In the genre of ‘teenagers saving the world in post-apocalyptic wastelands’ ‘Mortal Engines’ is a very odd entry. Its conceit, taken from a successful young-adult novel series from the early 2000s, makes very little sense. After the world was destroyed in a brief, brutal nuclear war, society has rebuilt itself…on wheels. Entire cities have been lifted, somehow, on to massive chassis and hurtle around the scrubby land looking for stuff. How? Not even a suggestion of an explanation. Why? It’s never really clear, beyond it being a good excuse for some whizzy CG.
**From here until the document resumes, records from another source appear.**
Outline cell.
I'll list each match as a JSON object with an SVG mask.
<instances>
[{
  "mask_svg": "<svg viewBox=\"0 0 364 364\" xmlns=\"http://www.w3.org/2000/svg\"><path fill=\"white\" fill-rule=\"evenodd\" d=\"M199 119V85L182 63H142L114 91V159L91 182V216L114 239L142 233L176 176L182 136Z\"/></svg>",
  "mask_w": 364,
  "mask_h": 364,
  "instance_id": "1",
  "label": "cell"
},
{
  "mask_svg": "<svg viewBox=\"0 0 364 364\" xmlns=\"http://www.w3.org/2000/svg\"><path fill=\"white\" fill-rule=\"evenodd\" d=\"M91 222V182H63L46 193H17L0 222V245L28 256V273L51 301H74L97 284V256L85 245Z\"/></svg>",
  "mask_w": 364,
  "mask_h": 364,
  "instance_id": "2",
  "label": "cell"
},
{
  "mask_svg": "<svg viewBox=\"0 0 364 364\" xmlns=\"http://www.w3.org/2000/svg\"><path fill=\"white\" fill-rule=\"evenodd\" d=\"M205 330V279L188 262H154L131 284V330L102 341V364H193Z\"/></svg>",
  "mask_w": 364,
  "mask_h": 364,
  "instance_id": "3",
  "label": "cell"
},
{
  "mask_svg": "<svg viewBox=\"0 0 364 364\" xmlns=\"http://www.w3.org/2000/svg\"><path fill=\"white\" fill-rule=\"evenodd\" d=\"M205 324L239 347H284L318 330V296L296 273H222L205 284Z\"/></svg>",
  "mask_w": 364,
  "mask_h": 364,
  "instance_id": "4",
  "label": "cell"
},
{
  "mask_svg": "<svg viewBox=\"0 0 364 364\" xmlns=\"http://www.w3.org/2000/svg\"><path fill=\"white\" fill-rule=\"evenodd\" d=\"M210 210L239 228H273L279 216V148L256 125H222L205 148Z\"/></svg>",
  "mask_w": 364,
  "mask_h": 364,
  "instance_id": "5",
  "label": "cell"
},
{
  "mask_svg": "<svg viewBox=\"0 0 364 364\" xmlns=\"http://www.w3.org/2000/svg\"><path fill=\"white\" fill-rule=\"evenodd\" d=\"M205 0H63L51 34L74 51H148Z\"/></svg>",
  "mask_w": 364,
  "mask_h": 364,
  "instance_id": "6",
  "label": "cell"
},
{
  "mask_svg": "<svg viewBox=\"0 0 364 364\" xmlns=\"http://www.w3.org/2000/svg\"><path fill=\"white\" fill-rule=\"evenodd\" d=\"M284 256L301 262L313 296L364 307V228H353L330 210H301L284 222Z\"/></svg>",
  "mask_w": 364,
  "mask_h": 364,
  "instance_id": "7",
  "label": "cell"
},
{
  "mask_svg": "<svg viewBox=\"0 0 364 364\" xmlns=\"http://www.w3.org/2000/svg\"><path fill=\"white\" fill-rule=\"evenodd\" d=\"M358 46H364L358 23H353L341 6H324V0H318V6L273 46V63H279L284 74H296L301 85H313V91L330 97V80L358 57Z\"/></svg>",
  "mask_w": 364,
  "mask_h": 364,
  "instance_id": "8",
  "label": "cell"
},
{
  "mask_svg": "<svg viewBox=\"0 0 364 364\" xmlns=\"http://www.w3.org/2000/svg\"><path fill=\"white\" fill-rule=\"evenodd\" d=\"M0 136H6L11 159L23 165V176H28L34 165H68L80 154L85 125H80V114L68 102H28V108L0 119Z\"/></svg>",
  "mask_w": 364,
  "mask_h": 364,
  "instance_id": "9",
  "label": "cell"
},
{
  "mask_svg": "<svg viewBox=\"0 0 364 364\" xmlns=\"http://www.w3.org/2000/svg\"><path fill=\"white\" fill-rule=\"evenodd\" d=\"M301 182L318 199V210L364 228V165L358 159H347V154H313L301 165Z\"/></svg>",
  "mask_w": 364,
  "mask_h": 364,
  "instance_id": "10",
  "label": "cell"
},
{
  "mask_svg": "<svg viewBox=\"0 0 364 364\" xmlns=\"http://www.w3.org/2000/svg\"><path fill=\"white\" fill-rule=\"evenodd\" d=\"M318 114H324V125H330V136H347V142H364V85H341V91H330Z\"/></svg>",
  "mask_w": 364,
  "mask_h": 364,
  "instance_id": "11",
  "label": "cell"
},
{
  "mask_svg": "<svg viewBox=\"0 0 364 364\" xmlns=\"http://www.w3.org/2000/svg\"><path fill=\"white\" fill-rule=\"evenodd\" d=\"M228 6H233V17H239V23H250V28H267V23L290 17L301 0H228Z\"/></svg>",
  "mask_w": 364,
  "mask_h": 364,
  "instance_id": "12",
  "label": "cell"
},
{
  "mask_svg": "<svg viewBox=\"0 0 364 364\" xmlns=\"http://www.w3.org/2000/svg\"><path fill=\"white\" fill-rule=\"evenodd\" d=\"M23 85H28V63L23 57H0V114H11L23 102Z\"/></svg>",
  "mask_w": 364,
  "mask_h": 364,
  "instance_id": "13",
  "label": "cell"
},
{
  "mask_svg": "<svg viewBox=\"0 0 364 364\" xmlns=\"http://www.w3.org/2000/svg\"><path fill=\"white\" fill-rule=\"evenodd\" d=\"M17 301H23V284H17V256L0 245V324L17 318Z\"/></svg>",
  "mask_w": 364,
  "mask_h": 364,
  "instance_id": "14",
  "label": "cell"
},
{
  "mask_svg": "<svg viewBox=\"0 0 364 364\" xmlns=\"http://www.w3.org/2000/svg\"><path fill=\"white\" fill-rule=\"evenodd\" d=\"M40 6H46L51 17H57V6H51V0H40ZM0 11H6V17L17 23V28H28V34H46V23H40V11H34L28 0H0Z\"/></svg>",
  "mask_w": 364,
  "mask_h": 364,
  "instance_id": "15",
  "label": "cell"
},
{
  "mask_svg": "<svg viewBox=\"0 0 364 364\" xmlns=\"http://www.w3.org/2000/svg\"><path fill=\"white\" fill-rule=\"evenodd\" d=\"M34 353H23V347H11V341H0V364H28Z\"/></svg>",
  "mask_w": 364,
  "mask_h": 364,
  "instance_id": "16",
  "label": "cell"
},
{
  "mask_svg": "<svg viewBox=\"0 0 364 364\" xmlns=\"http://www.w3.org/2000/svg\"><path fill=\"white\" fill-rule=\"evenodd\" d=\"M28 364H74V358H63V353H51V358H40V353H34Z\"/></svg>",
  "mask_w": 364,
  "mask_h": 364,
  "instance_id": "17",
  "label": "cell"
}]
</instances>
And the CG in this film is very whizzy. Weta Digital have done a fantastic job making this odd world look real. You will believe a teeming metropolis can chase a Bavarian village across the desert. Visually it’s often wondrous. Behind the visuals, though, the machinery is awfully creaky.
The Lord of the Rings team of Fran Walsh, Philippa Boyens and Peter Jackson wrote the adaptation. ‘Lord of the Rings’ showed they are brilliant at wrangling rambling story and massive worlds into understandable narrative. That skill has deserted them here. Every plot turn in ‘Mortal Engines’ raises more questions and provides very few answers.
Its core character is Hester (Hera Hilmar), a loner assassin fixated on killing Thaddeus Valentine (Hugo Weaving), who was responsible for the death of her mother. Valentine is a very powerful and well-respected man in London, the largest and apparently most vindictive of the wheeled cities, whose inhabitants don’t know he’s building something sinister in St Paul’s Cathedral. When Hester tries to kill Valentine she’s stopped by Tom (Robert Sheehan), a young man who archives old relics like toasters and televisions. The pair wind up stranded in the wilderness, forging an unlikely alliance as they try to get back to London for very different reasons.
While it’s at heart a simple revenge story, the mechanics are often deeply confusing and drearily humorous (only Sheehan raises any kind of adventurous energy). Valentine does all his scheming in secret, so people won’t realise he’s evil. But the residents of London are shown to be so bloodthirsty, shouting and cheering whenever they destroy a smaller city and not remotely objecting when he reveals his grand plan, that he may as well have been above board the whole time.
Hester’s backstory is baffling, involving a mother who was, we’re told, vital to those resisting the wheeled cities but also in a relationship with Valentine, neither of which is clearly explained. There’s a zombie assassin that relentlessly tracks Hester, killing hundreds, because…he likes her? The plot is a distant secondary consideration to action set-pieces. There are so many gaps in the storytelling and so much reliance on chance and characters guessing things that it’s never even remotely absorbing or satisfying. It’s a beautifully designed world but no real life exists within it.